[WRITTEN REQUEST]: In the discussion excerpt on powering a drone through a cable, how much does the lipo battery weigh?

[EXCERPT]:
───

The cable is too short, but hey, this is first flight ...

The lipo now not on drone does weigh 12.8g, the small cables from buck converter to drone connector do weigh 0.5g.
At least 12.3g of additional cable should be fine for drone to lift tethered.

My point is it won't scale to anything but a very short cable, as the cable resistance has to be very low.

The longer the cable the thicker it has to be, such that the total mass of copper goes up as the square of
the cable length, rapidly becoming completely unworkable for these impedances.

There is one approach that can work, which is to provide a constant current supply and thin wires. On board
the copter you simply dissipate unused current in what is effectively a high power zener diode, and the wires
run hot due to the heavy losses. The supply voltage has to be larger for longer cables, but the cable
thickness is constant.

However that still means the cable mass goes up with length - the only real approach is to choose
higher voltages for longer cables, then you can use finer and finer wires.

And dissipating a dozen watts or so has its problems, but at least you get good air-cooling in a 'copter.

It might be working looking at what PoE modules are available these days, PoE has the same problem
set to overcome, transmit power efficiently over long thick wires and convert to usable voltage at the
far end.

HermannSW:
At least 12.3g of additional cable should be fine for drone to lift tethered.

Fair enough...provided you add that extra cable without increasing the overall resistance. Which means you don't get very much extra length because the longer the cable is the thicker and so heaver it needs to be to keep the resistance down.

Steve

So, there is a whole lot of theoretical solutions with fairly severe constraints.
But every real-world drone like this runs on batteries.
So run on batteries.

Want more flight time for indoor use? (which I think is the original point)
Get more batteries.

vinceherman:
Want more flight time for indoor use? (which I think is the original point)
Get more batteries.

Good point.

I tried 60cm 0.2mm cables, and while all 4 rotors rotated, not enough power to lift. And rotation became slower and slower until stopping after 8 seconds.

───

[ITEMS]:
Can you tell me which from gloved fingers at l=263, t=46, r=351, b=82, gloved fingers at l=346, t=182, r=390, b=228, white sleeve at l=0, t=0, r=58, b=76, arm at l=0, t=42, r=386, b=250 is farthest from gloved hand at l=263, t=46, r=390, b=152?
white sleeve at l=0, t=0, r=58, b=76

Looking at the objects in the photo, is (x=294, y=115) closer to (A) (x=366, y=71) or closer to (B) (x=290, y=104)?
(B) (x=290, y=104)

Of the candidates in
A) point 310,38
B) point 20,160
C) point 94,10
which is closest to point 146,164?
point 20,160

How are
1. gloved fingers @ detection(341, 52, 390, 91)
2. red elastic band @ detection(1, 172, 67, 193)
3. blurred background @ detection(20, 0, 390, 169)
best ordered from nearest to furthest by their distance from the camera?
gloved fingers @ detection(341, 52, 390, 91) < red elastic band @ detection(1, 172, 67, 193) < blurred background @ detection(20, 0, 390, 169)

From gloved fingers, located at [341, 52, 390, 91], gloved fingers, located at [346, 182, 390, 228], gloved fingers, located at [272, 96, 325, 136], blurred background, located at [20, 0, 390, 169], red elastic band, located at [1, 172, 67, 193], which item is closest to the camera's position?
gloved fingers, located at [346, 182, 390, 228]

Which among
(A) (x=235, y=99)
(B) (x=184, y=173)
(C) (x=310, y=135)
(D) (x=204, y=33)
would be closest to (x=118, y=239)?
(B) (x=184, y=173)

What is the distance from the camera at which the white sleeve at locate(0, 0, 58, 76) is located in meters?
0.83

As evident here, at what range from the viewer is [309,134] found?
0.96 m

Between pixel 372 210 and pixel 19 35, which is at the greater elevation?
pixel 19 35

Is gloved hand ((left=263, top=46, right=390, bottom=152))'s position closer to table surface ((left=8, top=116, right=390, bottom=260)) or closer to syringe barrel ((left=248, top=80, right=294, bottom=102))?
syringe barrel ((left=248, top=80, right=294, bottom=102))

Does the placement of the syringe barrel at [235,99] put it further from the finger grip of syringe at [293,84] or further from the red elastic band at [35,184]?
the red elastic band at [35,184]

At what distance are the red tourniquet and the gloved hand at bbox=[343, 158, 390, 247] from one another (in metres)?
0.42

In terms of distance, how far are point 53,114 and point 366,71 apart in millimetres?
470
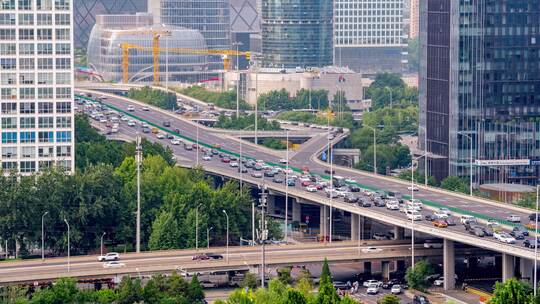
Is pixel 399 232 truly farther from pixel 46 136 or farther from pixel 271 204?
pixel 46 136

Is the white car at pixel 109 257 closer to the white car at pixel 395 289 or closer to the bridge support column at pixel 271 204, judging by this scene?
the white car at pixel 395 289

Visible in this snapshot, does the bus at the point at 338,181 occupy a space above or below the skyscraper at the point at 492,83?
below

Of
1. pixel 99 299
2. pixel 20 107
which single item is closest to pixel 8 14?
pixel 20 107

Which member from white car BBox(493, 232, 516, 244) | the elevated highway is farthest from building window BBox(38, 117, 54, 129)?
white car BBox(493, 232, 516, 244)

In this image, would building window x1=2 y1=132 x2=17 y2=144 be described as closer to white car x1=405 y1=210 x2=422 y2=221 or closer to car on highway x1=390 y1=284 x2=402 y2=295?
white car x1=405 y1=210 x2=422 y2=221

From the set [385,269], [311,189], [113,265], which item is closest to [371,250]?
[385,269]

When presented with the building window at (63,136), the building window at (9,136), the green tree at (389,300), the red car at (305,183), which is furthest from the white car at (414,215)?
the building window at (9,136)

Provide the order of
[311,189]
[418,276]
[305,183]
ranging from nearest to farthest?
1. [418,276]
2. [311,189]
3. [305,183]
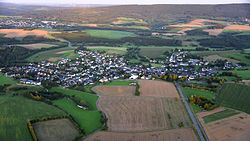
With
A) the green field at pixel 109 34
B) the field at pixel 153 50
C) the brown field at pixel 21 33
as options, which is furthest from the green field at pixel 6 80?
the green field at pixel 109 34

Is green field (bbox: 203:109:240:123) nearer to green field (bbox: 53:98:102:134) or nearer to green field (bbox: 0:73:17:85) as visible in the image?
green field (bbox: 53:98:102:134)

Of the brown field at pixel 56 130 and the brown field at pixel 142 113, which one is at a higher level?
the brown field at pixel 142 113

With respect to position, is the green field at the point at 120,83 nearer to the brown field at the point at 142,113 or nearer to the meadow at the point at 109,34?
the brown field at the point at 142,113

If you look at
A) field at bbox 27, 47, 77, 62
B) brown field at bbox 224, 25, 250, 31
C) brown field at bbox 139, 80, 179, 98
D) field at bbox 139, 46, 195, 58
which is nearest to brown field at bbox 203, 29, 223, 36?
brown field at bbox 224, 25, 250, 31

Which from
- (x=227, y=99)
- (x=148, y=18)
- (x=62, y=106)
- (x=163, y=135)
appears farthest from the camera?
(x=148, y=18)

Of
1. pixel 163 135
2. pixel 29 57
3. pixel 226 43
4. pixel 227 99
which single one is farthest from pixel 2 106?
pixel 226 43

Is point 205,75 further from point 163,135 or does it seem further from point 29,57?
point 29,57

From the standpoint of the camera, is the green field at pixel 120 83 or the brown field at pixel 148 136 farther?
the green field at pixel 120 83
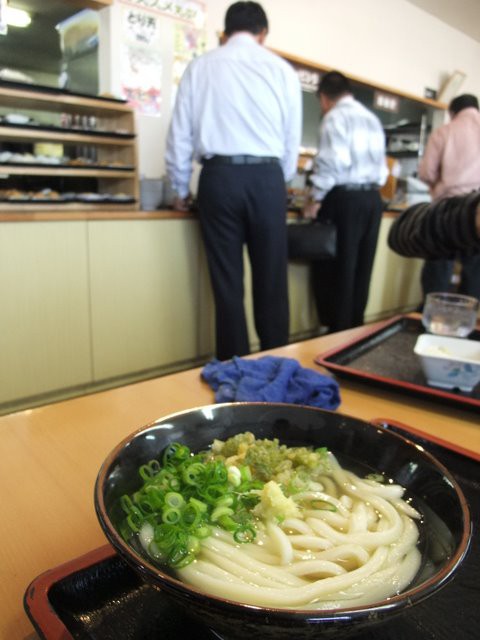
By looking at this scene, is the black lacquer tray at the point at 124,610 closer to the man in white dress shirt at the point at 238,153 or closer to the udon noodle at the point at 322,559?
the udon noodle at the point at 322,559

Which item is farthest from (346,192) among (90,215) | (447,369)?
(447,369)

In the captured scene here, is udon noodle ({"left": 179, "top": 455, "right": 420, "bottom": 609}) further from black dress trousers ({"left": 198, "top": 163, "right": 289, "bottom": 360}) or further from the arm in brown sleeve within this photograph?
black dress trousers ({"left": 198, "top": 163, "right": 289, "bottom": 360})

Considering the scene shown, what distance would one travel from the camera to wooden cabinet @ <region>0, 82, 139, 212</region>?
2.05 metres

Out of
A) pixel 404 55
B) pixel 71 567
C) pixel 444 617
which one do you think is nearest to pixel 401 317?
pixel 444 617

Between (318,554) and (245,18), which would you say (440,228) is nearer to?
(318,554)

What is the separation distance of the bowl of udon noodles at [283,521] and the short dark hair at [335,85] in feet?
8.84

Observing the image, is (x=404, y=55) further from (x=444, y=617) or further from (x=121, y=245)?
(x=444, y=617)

───

[CORRECT ANSWER]: 12.8g